Cita parola per parola il brano del testo sulla personalizzazione della politica che comincia con «Nella politica italiana odierna, per» e prosegue fino a «anche oltremodo offensivi.» compreso.

• Fonte:
┄┄┄┄┄┄┄┄┄┄┄┄┄┄┄┄┄┄┄┄

La “personalizzazione” nella politica ha avuto tra i suoi maggiori esponenti Silvio Berlusconi. L'ex-premier ha più volte trasformato le consultazioni elettorali in referendum pro o contro di lui. In questo fenomeno, “l'uomo politico” è l'imprenditore di se stesso, vince come persona e non come esponente appartenente ad una tale partito.

Tutto questo “ha avuto successo” (e Berlusconi non è l'unico esempio) grazie a tanti fattori presenti nella società italiana: l'appiattimento culturale, la massificazione, “l'indebolimento ideologico” dei partiti, la desertificazione del sapere e tanto altro ancora.

Nella politica italiana odierna, per ricordarsi di un movimento spesso si pensa al leader di quel partito: Casini per l'UDC, Bersani per il PD, Di Pietro per l'Italia dei Valori e così via. Nei mesi recenti un altro metodo, già presente da tempo nella politica italiana, “si sta estremizzando” ossia il dialogo “urlato”, “violento”, spesso definito come antipolitica, demagogia o populismo. Riguardo a questo, i maggiori esponenti possono essere individuati in Di Pietro, Matteo Renzi e soprattutto in Beppe Grillo

Questi "signori" della scena italiana più recente si avvalgono di messaggi “diretti”, “provocatori”, “destabilizzanti”, spesso anche oltremodo offensivi.

┄┄┄┄┄┄┄┄┄┄┄┄┄┄┄┄┄┄┄┄

• Estratto del dataset:

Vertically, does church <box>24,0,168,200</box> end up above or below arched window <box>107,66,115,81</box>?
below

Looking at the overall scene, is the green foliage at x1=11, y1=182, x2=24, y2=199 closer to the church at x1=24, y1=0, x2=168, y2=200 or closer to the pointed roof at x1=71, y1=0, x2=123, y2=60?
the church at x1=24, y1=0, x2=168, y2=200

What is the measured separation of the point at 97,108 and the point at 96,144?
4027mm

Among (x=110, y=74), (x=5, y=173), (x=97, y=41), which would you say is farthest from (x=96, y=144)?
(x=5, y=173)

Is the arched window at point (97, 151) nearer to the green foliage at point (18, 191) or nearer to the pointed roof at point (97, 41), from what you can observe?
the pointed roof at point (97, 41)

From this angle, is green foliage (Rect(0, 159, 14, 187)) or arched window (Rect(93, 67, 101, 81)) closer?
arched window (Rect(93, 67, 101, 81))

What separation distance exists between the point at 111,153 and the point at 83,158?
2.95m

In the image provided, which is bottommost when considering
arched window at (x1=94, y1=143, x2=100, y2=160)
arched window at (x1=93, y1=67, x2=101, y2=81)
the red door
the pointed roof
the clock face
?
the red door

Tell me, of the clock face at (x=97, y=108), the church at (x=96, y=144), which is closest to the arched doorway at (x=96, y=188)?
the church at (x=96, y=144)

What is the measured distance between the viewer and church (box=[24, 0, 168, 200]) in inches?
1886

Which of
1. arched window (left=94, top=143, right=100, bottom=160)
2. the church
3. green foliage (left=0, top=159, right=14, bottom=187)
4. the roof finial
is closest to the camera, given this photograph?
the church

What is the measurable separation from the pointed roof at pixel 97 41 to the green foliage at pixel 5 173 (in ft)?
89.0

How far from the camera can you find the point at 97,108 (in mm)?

┄┄┄┄┄┄┄┄┄┄┄┄┄┄┄┄┄┄┄┄

• Risultato:
Nella politica italiana odierna, per ricordarsi di un movimento spesso si pensa al leader di quel partito: Casini per l'UDC, Bersani per il PD, Di Pietro per l'Italia dei Valori e così via. Nei mesi recenti un altro metodo, già presente da tempo nella politica italiana, “si sta estremizzando” ossia il dialogo “urlato”, “violento”, spesso definito come antipolitica, demagogia o populismo. Riguardo a questo, i maggiori esponenti possono essere individuati in Di Pietro, Matteo Renzi e soprattutto in Beppe Grillo

Questi "signori" della scena italiana più recente si avvalgono di messaggi “diretti”, “provocatori”, “destabilizzanti”, spesso anche oltremodo offensivi.